One month ago. In a different planning meeting with the teenagers in the church youth group, someone suggested that it would be cool if all of the kids (about thirty of them) created an act for the variety show. In the past, large group acts by the teens didn’t turn out so well. They have a hard time coming up with original material, and many of the jokes that seem hilarious at the time end up falling pretty flat. So I sort of cringed inside at the idea, but I put on my brainstorming cap and thought about how we might pull it off. Finally, inspiration struck and I suggested that perhaps all of the kids could get together and do a dance number to Michael Jackson’s classic “Thriller”. I had visions of YouTube videos (there are a lot of them) where the groomsmen at a wedding do the dance, or a flash mob springs up, and so on.
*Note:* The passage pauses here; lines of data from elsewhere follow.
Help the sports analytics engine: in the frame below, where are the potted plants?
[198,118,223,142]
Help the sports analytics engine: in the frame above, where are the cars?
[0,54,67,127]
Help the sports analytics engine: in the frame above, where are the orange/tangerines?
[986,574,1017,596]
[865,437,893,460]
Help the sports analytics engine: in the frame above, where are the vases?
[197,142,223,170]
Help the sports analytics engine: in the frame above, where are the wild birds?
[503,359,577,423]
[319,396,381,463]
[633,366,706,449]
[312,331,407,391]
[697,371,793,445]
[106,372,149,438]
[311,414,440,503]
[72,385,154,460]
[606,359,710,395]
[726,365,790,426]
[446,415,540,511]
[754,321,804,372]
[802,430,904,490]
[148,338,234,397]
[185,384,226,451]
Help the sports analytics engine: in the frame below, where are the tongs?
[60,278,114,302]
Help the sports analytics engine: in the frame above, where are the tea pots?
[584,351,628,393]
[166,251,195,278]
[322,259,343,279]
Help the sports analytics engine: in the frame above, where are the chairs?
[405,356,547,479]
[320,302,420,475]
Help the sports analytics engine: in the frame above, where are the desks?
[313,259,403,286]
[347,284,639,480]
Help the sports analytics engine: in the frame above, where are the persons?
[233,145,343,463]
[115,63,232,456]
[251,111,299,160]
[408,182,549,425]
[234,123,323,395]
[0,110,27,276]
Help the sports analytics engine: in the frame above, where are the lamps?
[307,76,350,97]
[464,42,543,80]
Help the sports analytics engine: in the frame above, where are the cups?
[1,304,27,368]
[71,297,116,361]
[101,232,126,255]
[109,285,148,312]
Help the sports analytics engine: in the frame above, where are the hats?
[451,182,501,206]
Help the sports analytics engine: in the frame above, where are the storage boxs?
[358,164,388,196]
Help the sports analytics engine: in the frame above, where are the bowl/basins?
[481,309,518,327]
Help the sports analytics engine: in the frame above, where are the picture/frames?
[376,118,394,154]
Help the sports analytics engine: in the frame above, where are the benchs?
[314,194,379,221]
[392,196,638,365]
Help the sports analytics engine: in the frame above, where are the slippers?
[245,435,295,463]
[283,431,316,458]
They always seem really fun, and the dance seems pretty straightforward.
One week ago. My friend Talise volunteered to work on the dance and organize a practice. She’s very musically inclined and incredibly talented, so she was a natural choice. She found a web site called Thrill the World which is dedicated not only to teaching people how to do the dance, but has apparently become an annual event where thousands, or perhaps tens of thousands, of people plan to dance at the same time. Who knew.
Tonight. Thirty teenagers and about a dozen adult leaders– including me– gathered in the church gym to practice the dance. Talise went through all of the steps from the Thrill the World guide. It seemed like there were about two hundred of them. I had no idea “Thriller” was so complex. As you might expect, the twenty or so girls (including Kyra) picked it up pretty quickly and actually looked relatively synchronized. Meanwhile, the ten boys (including Alex) and most of the adults struggled to keep up and looked pretty lost.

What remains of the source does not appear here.